So once upon a time there was a certain author who was stumbling upon YouTube for irrelevant information (that’s me), and as though it were fated, this author stumbled upon a video with less than 30 views at the time. The video was titled something along the lines of “Enchanted Worlds Books…”. In essence, this video was composed of a gentlemen leafing through a rather large tome.
At first, this anonymous author thought nothing of it. But then the man in the video opened the book, revealing a myriad of classically painted art with fancy text printed over it. From that moment on, the author was interested.
An odd way to start a blog post, I know, but what’s even odder is that this story is true. Just thinking about it this way reminds me of how easily I could have just skipped this obscure video, and have missed out on this rare gem of a series.
Luckily for you, my curiosity has a habit of showing itself in the oddest moments. But what the hell is this book? Well, I’m glad you asked.
The Enchanted Worlds series of books is among the more unique pieces of literature you could find. From the peculiar size of the texts themselves to the stunning art that garnishes most of its pages. But what is truly unique about this book is the kind of narrative that it is telling.
Just by reading the title you could fool yourself into believing this was just another run-of-the-mill mythology encyclopedia. But the moment you fathom this is the moment your are a hair’s breath away from dismissing this as generic drivel. But it’s not.
Elves and Fairies is a title broad enough for it to give the vibe of an academic work, which in one sense, is a vibe provided by this book. A lot of knowledge of particular subsets of mythology from all over Europe is present here, and you can learn a fair bit from it. But that isn’t ALL there is to it.
This story is more akin to a collection of folklore compiled into a manuscript. Except that…it isn’t!? Well, I guess it kind of is but–its weird is all.
The stories compiled in this book are about Elves and Fairies (what else were you expecting?), and it tells of their encounters with the human race over the course of ancient and medieval history. You have tales of forbidden love between the two alien races, tales of fairies whom would snatch infants from villages, tales of people turning into swans, and much more!
The reason I say it’s strange is because it’s hard to tell whether this book tries to present itself as a compilation of stories told by ancient people or as a compilation of fictional stories inspired by ancient mythologies. The stories present here have just the right amount of lack of detail and tropes to fit in with common fairy-tales we hear, yet, the tales are so different from the ones we are used to listening to, that one can’t help but speculate if the writers made them up on their own.
It’s a very peculiar experience. If I had to summarize it in one way, it would be this. This book chronicles the dealings of Fairy-Kind with the Mortal world through the views of many European cultures, all the while giving you a neat index of historical beliefs regarding these beings.

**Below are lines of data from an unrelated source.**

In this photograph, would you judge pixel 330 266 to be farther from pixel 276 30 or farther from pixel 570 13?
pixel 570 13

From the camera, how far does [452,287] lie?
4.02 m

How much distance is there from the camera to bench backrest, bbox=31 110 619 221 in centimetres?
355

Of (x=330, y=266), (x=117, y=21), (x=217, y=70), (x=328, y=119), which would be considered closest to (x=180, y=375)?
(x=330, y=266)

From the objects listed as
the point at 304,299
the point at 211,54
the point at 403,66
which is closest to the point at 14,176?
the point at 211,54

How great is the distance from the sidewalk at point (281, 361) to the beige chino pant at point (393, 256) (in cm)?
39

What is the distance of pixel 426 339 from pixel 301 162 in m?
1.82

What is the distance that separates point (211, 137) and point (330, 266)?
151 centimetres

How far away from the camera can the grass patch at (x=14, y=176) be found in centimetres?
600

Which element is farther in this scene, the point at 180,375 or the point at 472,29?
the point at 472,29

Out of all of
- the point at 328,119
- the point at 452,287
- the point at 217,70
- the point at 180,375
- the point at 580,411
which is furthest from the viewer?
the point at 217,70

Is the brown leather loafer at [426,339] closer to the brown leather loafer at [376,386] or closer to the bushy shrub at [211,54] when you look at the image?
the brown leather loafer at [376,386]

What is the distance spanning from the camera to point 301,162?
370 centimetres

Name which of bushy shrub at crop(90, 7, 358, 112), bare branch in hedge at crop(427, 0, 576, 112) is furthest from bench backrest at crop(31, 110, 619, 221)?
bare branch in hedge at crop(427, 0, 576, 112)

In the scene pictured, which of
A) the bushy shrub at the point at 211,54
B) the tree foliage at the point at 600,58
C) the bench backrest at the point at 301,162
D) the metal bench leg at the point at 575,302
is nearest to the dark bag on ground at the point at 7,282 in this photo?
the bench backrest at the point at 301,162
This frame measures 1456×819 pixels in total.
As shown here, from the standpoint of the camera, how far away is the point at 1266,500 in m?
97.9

I don’t think I’ve read anything like it either, and I don’t think you have either.
I ask that you please give this a shot, I’ve only read one book but my imagination is already enthralled. As for the price…would you believe me if I told you that a good portion of these books are available used for only a cent on Amazon? A cent.
With those kind of prices, how could you NOT get it?
As always, this has been the QuestingAuthor. Keep Writing, my friends.